See how much you’ve learned already today.

And that’s what happens in a lot of these articles that are debriefed by media or science magazines online with writers who don’t know a single thing about psychology. They get hung up on correlations.

It’s also a result of research publications being manipulated to suit the needs of pharmaceutical companies.

It’s a fact that if you give someone a drug that decreases dopamine, you’ll likely see a decrease in what we call psychosis. You’ll see a decrease in a lot of other things too, and those are what we cal side-effects. But are those drugs really doing anything to the thing we call psychosis, or is it just blunting some aspects of the self? Because often “psychotic symptoms” continue during the usage of said drug.

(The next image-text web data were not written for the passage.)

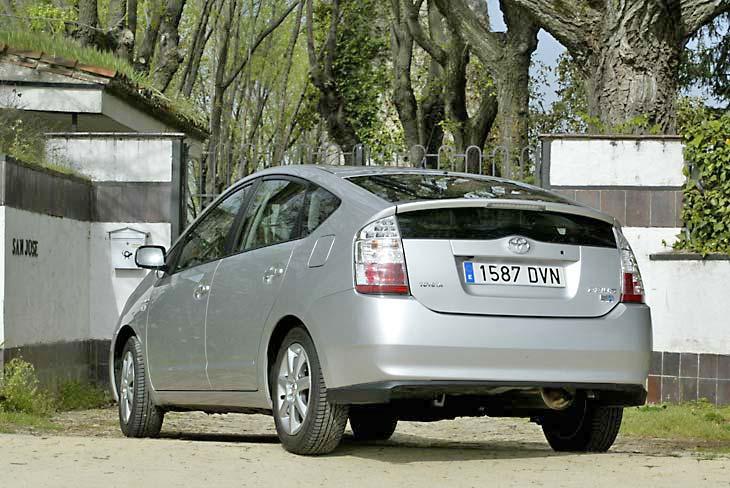 Toyota Prius 2006 prueba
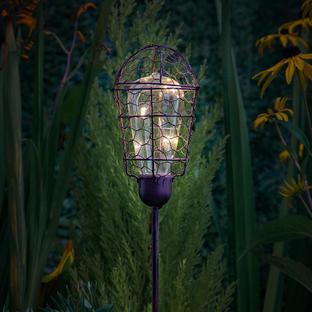 Solar Vintage Style Edison Stake Light
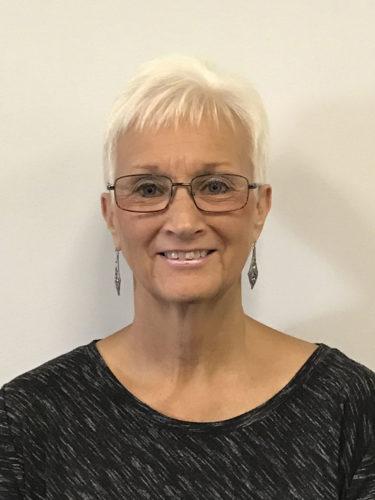 Susan Hindman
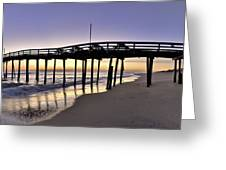 Nags Head Fishing Pier at Sunrise - Outer Banks Scenic Photography Greeting Card by Rob Travis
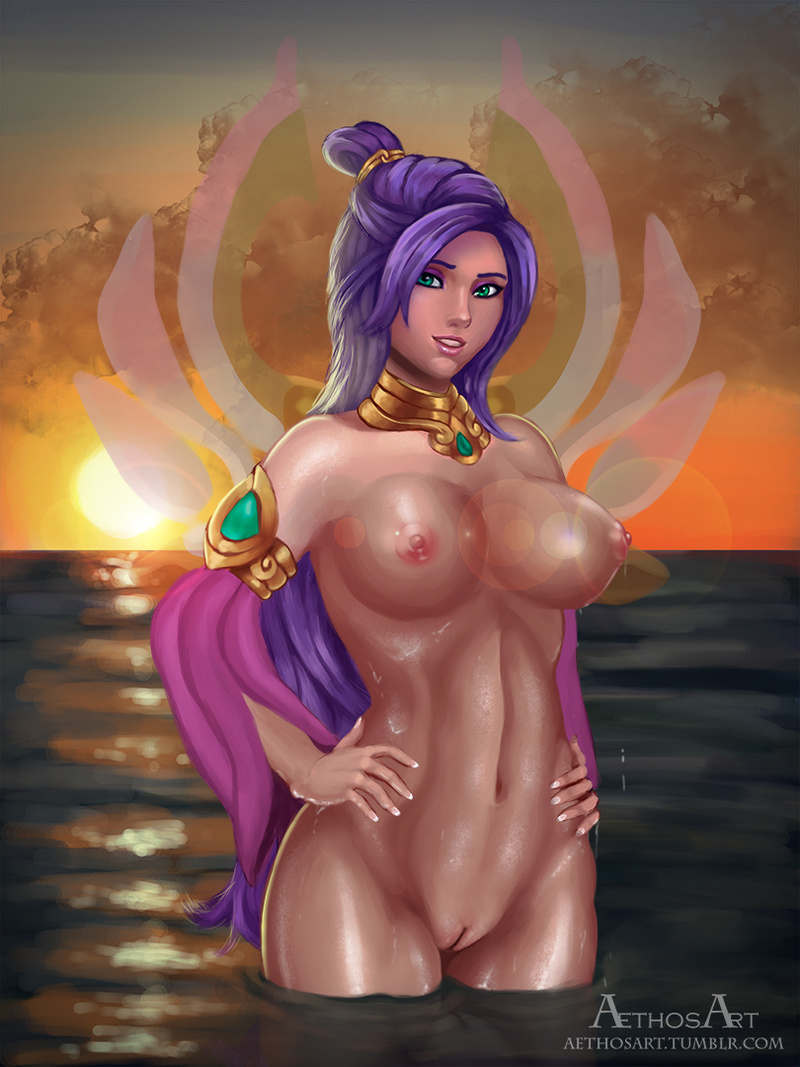 Nude League Of Legends Porn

These are all questions I can’t answer, and neither can the magazines that publish articles on published research. It’s important to read these things carefully and really take a moment to look inside of yourself and ask yourself if you want to consider yourself broken, sick, ill, and helpless.

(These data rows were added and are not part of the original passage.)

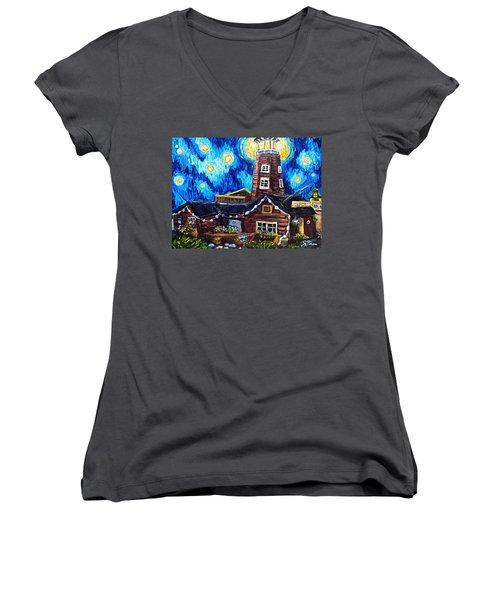 The Salty Dog Saloon Women's V-Neck T-Shirt (Junior Cut) by Sebastian Pierre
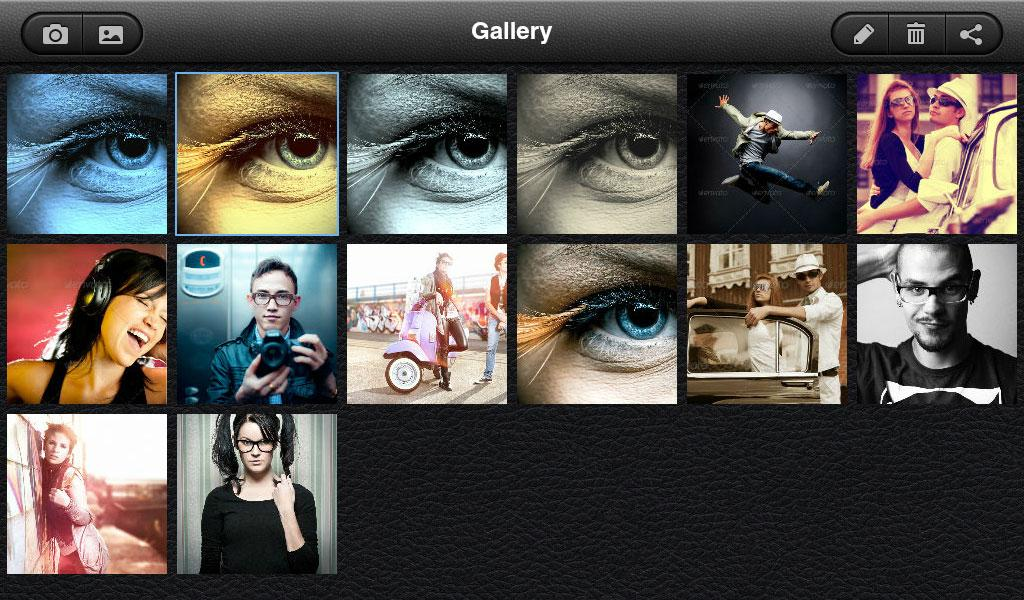 UberIris Photo Filters Tablets - screenshot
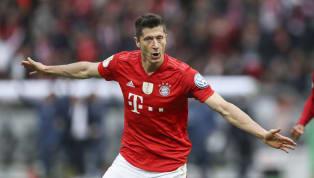 In den Ranglisten des kicker geht es halbjährlich um die besten Spieler der Bundesliga, aufgeteilt in die jeweiligen Positionen. Im Sturm führt - wenig...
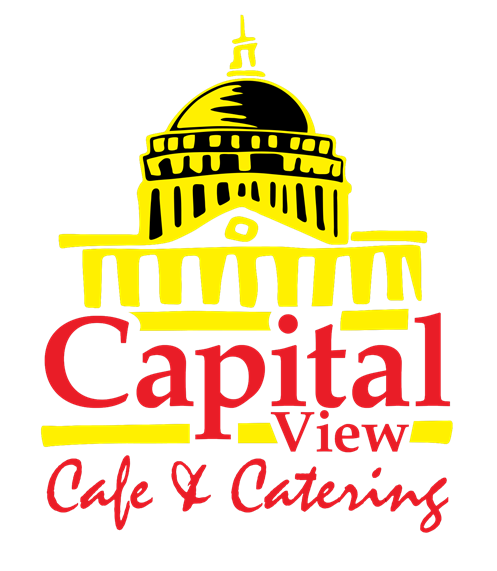 capital view cafe & catering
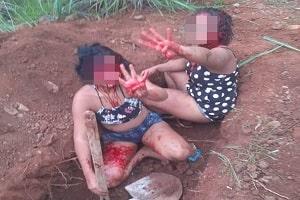 Jovens são capturadas e forçadas a cavar a própria cova antes de serem mortas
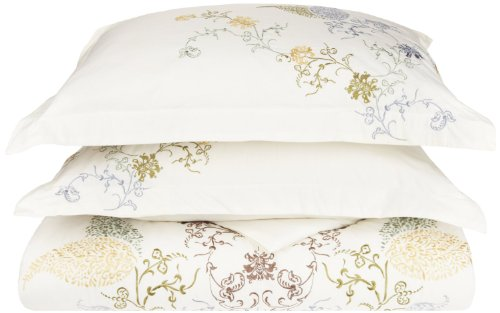 100% Cotton, 3-Piece Full/Queen Single Ply, Soft, Embroidered Hyacinth Duvet Cover Set ()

And that’s today’s Mental Truth.

 

Who’s In Your Driver’s Seat?

It feels good to be back. And by being back I mean reading articles that really have meaning to them, reading tweets that aren’t just about the memearific Kim K shoot. It feels good to be reading and reporting on articles that support and disapprove of my stance. I read one this morning called “The Corruption of Evidence Based Medicine–Killing for Profit” by a Doctor Jason Fung, a Nephrologist. You can read it here.

I mostly report on the corruption within the medicine of psychiatry, but the same happens in the sector of physical health.

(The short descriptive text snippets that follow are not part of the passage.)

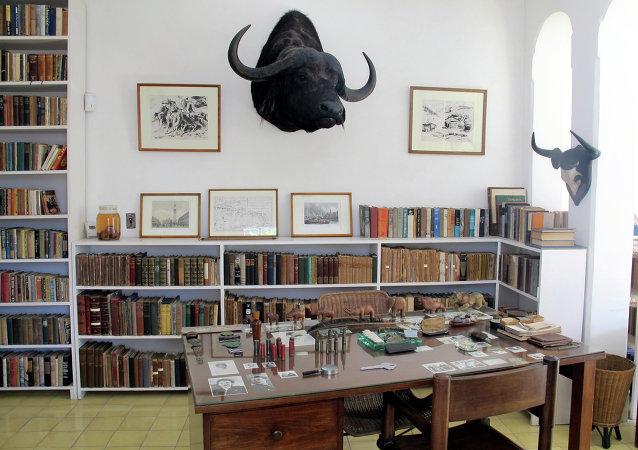 El escritorio del Hemingway en Finca Vigia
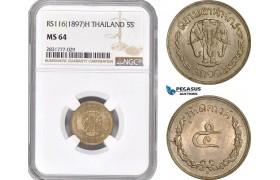 AD706, Thailand, Rama V, 5 Satang RS 116 (1897) -H, Heaton, NGC MS64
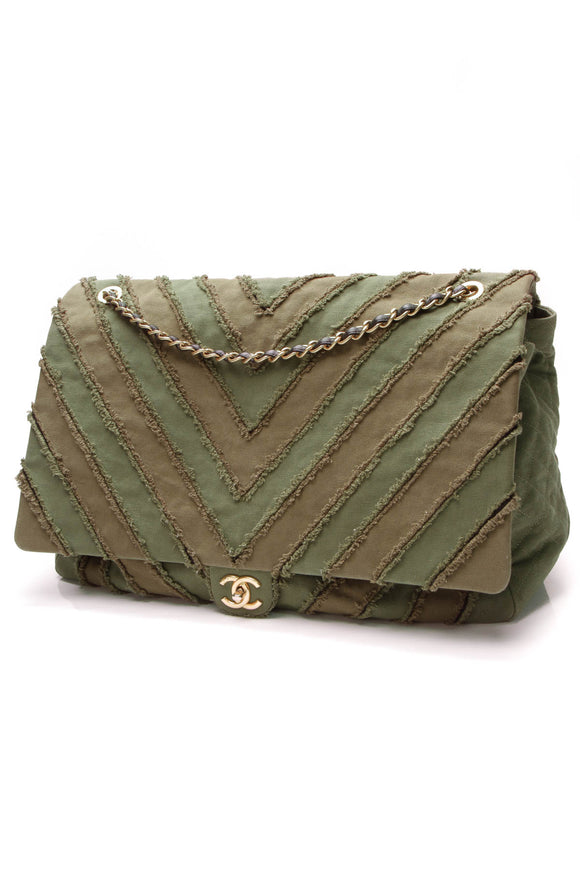 Chanel Cuba Patchwork XL Bag Olive Green Canvas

This isn’t surprising. As I’ve said many times, medicine is a business. It shouldn’t be, but it is. It’s the same sort of business Tobacco is: it feeds off of people’s weaknesses. That’s not to say at least medicine has the quality of “helping” some people. Without my dad’s blood pressure medicine, his pressure rises into the 200’s easy. They’ve already seen he’s had a few mini strokes none of us knew about. So I’m not here to say we need to abolish the current system. I’m here saying we need to take a closer look.

It’s not your physicians necessarily that are in on this, it’s the researchers, the pharmaceutical companies, and if you live in the United States, the insurance companies. It’s a shame the only research that gets published is the research that very obviously supports the pharmaceutical or the procedure.

Fung quotes Doctor Marcia Angell when she stated the mean truth:

“It is simply no longer possible to believe much of the clinical research that is published, or to reply on the judgement of trusted physicians or authoritative medical guidelines. I take no pleasure in this conclusion, which I reached slowly and reluctantly over my two decades as an editor.”

It didn’t take me two decades to reach that conclusion, and I wasn’t reluctant about it. As soon as I read anti-psychotics were given to three year old’s for tantrums, I knew something was screwy. It doesn’t take a rocket scientists to see the profit within that.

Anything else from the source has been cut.